Daha yüksek bir karmaşıklık düzeyinde organları buluruz. Bir veya daha fazla doku türü, bir organa yol açmak için ilişkilidir. Örneğin, hayvanların kalbi ve karaciğeri; ve bitkilerin yaprakları ve gövdeleri.

Sistem oluşumu

Bir sonraki aşamada organların gruplandırılması var. Bu yapılar, belirli işlevleri düzenlemek ve koordineli bir şekilde çalışmak için sistemler halinde gruplandırılmıştır. En çok bilinen organ sistemleri arasında sindirim sistemi, sinir sistemi ve dolaşım sistemi bulunur..

Organizmanın oluşumu

Organ sistemlerini gruplayarak sağduyulu ve bağımsız bir yapıya kavuşuyoruz. Organ kümeleri organizmayı canlı tutmak için tüm hayati, büyüme ve gelişme fonksiyonlarını yerine getirme yeteneğine sahiptir.

Hayati fonksiyonlar

Organik varlıkların hayati işlevi beslenme, etkileşim ve üreme süreçlerini içerir. Çok hücreli organizmalar, hayati fonksiyonları içinde çok heterojen süreçler gösterir..

Beslenme açısından, canlıları ototroflara ve heterotroflara bölebiliriz. Bitkiler ototrofiktir, çünkü fotosentez yoluyla kendi yiyeceklerini alabilirler. Öte yandan, hayvanlar ve mantarlar aktif olarak yiyeceklerini almalı, bu yüzden heterotrofiktirler..

Üreme de çok çeşitlidir. Bitkilerde ve hayvanlarda cinsel olarak veya eşeysiz olarak üreyebilen veya her iki üreme yöntemini sunabilen türler vardır.

Örnekler

En belirgin çok hücreli organizmalar bitki ve hayvanlardır.
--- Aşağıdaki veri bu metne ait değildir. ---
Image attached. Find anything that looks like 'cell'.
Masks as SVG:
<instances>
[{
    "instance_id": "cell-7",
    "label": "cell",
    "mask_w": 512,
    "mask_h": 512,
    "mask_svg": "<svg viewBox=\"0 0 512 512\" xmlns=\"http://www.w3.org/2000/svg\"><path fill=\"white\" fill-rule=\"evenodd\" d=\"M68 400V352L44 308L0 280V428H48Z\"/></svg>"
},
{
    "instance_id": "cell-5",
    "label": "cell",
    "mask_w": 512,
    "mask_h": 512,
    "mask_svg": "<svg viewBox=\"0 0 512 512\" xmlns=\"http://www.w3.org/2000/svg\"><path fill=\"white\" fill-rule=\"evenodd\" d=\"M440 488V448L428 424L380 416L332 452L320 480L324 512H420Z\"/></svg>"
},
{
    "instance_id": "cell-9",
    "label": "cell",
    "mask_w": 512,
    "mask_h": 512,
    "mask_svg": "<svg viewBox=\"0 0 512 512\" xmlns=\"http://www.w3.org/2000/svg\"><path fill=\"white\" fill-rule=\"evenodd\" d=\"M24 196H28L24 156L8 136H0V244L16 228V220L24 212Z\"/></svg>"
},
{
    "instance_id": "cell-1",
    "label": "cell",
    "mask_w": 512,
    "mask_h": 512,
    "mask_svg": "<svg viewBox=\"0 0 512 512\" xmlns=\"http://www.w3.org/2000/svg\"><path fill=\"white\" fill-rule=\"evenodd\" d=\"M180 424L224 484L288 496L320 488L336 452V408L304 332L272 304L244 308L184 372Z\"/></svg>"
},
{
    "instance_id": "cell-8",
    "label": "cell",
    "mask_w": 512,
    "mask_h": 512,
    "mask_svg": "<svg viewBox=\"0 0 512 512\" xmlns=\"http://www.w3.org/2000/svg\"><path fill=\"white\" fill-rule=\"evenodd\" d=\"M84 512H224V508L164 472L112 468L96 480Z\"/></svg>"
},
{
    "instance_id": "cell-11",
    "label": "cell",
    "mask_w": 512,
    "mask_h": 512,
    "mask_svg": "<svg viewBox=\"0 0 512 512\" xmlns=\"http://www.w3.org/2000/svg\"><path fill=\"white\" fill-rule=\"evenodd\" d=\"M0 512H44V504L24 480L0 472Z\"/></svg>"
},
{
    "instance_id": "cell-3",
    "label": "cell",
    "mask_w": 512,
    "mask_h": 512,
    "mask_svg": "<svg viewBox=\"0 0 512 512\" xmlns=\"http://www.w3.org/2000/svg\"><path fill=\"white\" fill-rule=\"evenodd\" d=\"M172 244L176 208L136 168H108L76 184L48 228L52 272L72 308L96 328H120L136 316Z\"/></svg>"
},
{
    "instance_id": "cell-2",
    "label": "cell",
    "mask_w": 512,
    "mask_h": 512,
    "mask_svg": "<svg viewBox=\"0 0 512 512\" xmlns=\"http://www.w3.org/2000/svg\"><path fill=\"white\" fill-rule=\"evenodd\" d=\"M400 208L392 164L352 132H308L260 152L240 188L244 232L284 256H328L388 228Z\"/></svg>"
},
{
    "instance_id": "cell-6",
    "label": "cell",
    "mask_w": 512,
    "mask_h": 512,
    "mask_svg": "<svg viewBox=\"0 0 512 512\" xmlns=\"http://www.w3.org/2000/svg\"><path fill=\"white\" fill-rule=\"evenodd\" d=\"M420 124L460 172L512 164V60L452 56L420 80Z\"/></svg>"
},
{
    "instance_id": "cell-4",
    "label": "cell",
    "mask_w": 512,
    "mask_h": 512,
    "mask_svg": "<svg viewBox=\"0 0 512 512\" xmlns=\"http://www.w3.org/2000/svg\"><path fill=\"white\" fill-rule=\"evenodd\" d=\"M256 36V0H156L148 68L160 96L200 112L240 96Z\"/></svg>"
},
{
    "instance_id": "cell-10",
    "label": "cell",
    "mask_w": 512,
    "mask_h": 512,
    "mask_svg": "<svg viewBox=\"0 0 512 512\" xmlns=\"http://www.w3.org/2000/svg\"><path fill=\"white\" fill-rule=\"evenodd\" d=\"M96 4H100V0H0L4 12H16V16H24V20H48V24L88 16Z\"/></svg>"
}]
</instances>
Çıplak gözle gözlemlediğimiz herhangi bir canlı (mikroskop kullanmaya gerek kalmadan) çok hücreli organizmalardır.

Bir memeli, deniz deniz anası, bir böcek, bir ağaç, bir kaktüs, hepsi çok hücreli varlıkların örnekleridir.

Mantar grubunda, mutfakta sıkça kullandığımız mantarlar gibi çok hücreli çeşitler de vardır..

referanslar

  1. Cooper, G.M., ve Hausman, R.E. (2004). Hücre: Moleküler yaklaşım. Medicinska naklada.
  2. Furusawa, C. ve Kaneko, K. (2002). Dinamik sistemlerin kaçınılmaz bir sonucu olarak çok hücreli organizmaların kökeni. Anatomik Kayıt: Amerikan Anatomistler Birliği'nin Resmi Yayını268(3), 327-342.
  3. Gilbert S.F. (2000). Gelişim Biyolojisi. Sinauer Associates.
  4. Kaiser, D. (2001). Çok hücreli bir organizma oluşturmak. Genetiğin yıllık değerlendirmesi35(1), 103-123.
  5. Lodish, H., Berk, A., Zipursky, S.L., Matsudaira, P., Baltimore, D. ve Darnell, J. (2013). Moleküler hücre biyolojisi . WH Freeman.
  6. Michod, R.E., Viossat, Y., Solari, C.A., Hurand, M., & Nedelcu, A.M. (2006). Yaşam öyküsü gelişimi ve çok hücreliğin kökeni. Teorik biyoloji dergisi239(2), 257-272.
  7. Rosslenbroich, B. (2014). Özerkliğin kökeni hakkında: evrimdeki ana geçişlere yeni bir bakış. Springer Bilim ve İş Medyası.